§ Task input
——

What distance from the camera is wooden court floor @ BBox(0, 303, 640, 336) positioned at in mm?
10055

——

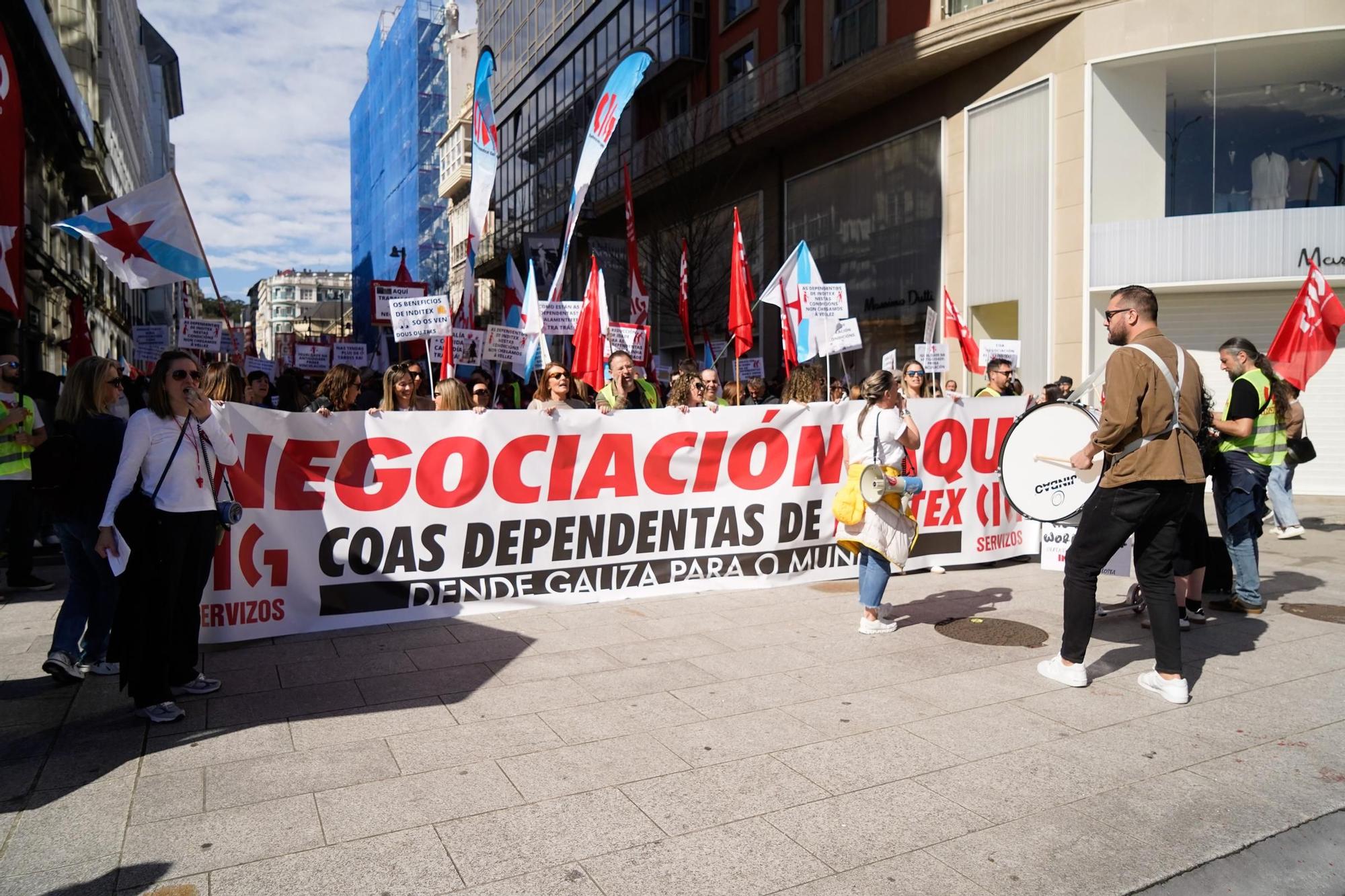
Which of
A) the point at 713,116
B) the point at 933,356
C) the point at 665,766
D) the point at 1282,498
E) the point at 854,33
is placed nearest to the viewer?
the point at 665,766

——

State how many lines in the items above contain the word "point". Give only the number.

§ Right answer
6